By Julia Karow
This article, originally published March 24, has been updated to include additional information from IBBL.
The Integrated Biobank of Luxembourg, under a strategic partnership with Life Technologies, will sequence the genomes of samples from its collection as well as from research collaborators using the Applied Biosystems SOLiD platform, the partners said last week.
The IBBL is a non-profit biobanking and biotechnology foundation that was started two years ago by three public research centers and the University of Luxembourg, and was developed in collaboration with the Translational Genomics Research Institute. It has been collecting, analyzing, and distributing to researchers a wide range of biological samples, focusing initially on cancer. In addition to medical records and environmental factors related to the donor, it provides genetic and molecular information on the samples.
Under the partnership with Life Tech, funded by both parties, IBBL has acquired a SOLiD sequencer, which has yet to be installed at its facilities, according to a spokesperson.
IBBL will also have access to all upgrades of the existing SOLiD platform, as well as to Life Tech's new single-molecule sequencer, he said.
The initial goal of the project is to analyze an as yet undetermined number of cancer samples from IBBL's collection, using several approaches, including whole-genome sequencing, targeted sequencing, transcriptome sequencing, and methylation sequencing.
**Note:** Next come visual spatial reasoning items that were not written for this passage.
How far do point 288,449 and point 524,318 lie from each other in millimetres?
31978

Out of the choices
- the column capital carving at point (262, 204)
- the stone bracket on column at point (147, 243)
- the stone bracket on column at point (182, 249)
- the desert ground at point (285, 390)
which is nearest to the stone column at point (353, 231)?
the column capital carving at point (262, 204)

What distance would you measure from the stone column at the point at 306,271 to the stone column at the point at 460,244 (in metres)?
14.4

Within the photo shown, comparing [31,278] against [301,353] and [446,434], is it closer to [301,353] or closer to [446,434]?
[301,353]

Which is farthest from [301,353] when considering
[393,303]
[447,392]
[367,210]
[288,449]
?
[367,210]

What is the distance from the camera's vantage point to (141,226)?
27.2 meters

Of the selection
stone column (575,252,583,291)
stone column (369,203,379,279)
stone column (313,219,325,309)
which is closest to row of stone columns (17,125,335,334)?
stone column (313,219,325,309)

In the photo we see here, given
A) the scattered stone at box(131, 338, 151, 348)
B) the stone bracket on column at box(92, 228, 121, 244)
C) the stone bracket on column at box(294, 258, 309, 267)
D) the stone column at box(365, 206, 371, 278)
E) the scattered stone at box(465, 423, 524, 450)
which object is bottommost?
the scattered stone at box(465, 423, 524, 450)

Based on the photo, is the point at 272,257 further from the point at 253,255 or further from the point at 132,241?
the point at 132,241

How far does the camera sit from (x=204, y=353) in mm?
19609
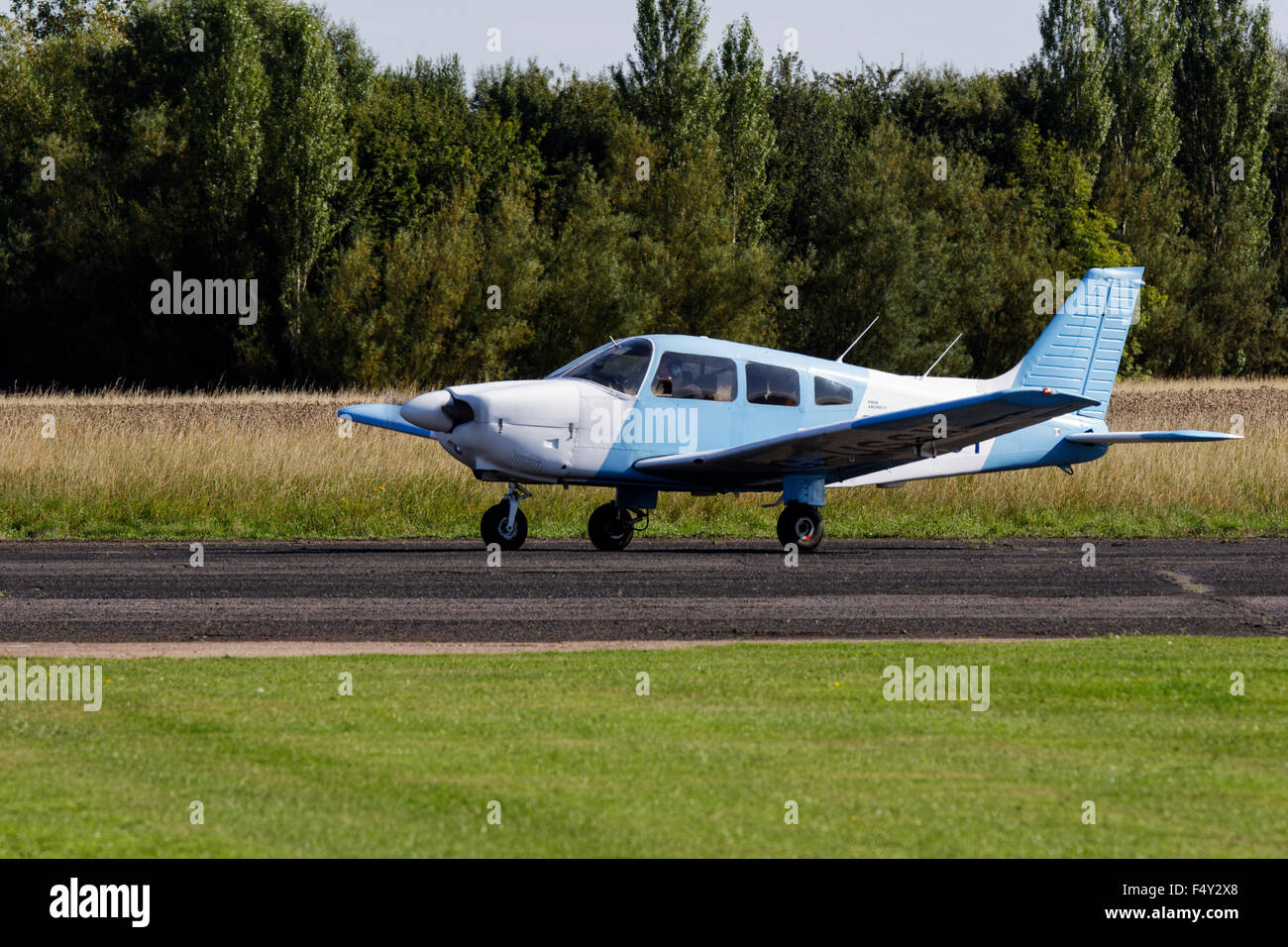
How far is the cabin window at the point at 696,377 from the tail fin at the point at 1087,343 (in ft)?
15.7

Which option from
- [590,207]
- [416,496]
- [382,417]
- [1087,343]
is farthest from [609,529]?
[590,207]

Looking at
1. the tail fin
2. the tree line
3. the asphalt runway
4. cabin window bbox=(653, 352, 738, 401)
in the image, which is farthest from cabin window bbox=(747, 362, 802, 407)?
the tree line

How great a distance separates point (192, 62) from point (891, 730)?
59.7 meters

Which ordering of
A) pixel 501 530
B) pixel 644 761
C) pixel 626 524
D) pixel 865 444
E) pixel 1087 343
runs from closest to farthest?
pixel 644 761
pixel 865 444
pixel 501 530
pixel 626 524
pixel 1087 343

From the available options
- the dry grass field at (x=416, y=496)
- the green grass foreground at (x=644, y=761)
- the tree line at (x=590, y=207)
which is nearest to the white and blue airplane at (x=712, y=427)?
the dry grass field at (x=416, y=496)

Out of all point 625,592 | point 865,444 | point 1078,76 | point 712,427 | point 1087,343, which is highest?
point 1078,76

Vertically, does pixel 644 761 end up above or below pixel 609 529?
below

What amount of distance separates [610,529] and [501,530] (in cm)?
136

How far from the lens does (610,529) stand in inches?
755

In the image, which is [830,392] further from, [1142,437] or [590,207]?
[590,207]

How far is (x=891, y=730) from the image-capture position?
301 inches
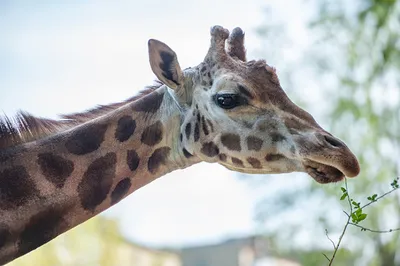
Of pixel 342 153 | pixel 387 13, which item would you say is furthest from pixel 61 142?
pixel 387 13

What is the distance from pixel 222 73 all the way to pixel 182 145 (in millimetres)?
275

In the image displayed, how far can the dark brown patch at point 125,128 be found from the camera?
91.0 inches

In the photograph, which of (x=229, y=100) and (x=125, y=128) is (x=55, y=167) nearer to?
(x=125, y=128)

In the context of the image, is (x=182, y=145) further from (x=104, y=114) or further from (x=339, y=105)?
(x=339, y=105)

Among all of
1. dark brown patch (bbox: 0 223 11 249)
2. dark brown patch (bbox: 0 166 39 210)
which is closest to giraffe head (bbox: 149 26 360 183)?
dark brown patch (bbox: 0 166 39 210)

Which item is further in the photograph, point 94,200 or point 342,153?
point 94,200

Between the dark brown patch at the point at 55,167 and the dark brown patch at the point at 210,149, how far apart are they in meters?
0.43

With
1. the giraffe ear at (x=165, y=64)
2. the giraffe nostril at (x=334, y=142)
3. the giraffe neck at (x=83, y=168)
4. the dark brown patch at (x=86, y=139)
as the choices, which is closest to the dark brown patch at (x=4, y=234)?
the giraffe neck at (x=83, y=168)

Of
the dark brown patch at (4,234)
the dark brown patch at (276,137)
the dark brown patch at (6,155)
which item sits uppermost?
the dark brown patch at (276,137)

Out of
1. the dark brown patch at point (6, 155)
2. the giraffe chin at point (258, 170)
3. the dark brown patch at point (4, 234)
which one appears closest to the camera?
the dark brown patch at point (4, 234)

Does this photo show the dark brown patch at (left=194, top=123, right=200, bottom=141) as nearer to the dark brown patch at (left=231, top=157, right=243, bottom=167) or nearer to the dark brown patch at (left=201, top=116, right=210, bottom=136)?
the dark brown patch at (left=201, top=116, right=210, bottom=136)

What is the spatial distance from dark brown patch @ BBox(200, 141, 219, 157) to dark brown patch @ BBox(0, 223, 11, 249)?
2.20ft

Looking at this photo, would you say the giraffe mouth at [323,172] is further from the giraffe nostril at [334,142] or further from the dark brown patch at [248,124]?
the dark brown patch at [248,124]

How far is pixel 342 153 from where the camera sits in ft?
6.64
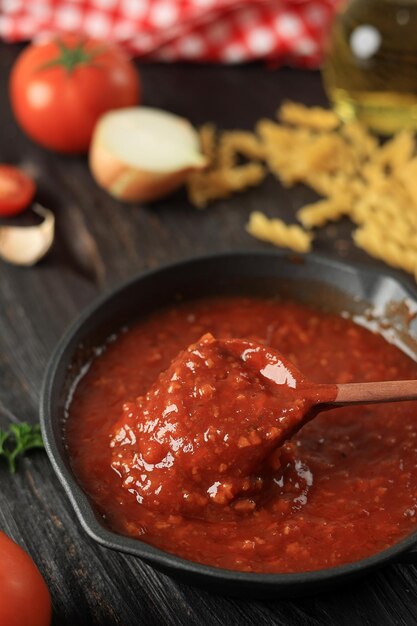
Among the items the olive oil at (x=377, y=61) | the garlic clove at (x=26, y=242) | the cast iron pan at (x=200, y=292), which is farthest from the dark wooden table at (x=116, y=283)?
the olive oil at (x=377, y=61)

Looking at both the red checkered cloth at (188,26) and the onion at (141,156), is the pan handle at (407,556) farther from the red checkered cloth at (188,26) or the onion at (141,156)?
the red checkered cloth at (188,26)

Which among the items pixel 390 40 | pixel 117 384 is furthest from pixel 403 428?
pixel 390 40

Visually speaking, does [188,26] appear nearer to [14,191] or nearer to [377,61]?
[377,61]

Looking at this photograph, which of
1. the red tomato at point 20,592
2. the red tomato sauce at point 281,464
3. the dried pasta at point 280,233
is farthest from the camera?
the dried pasta at point 280,233

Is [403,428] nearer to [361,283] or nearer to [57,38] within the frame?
[361,283]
In addition, IBBL plans to use the instrument for collaborations with research institutes and other partners, including pharmaceutical and diagnostics firms. Among these collaborators will be the Institute for Systems Biology and the University of Luxembourg, who have been working together on a separate project since 2008 that involves sequencing at least 100 genomes (see In Sequence 6/10/2008).
The sequence data will be analyzed by IBBL, which expects to work closely with TGen in the early phase of the project. IBBL plans to study the first genome sequence this fall, according to the spokesperson, depending on how quickly it can recruit new personnel, in particular bioinformaticians.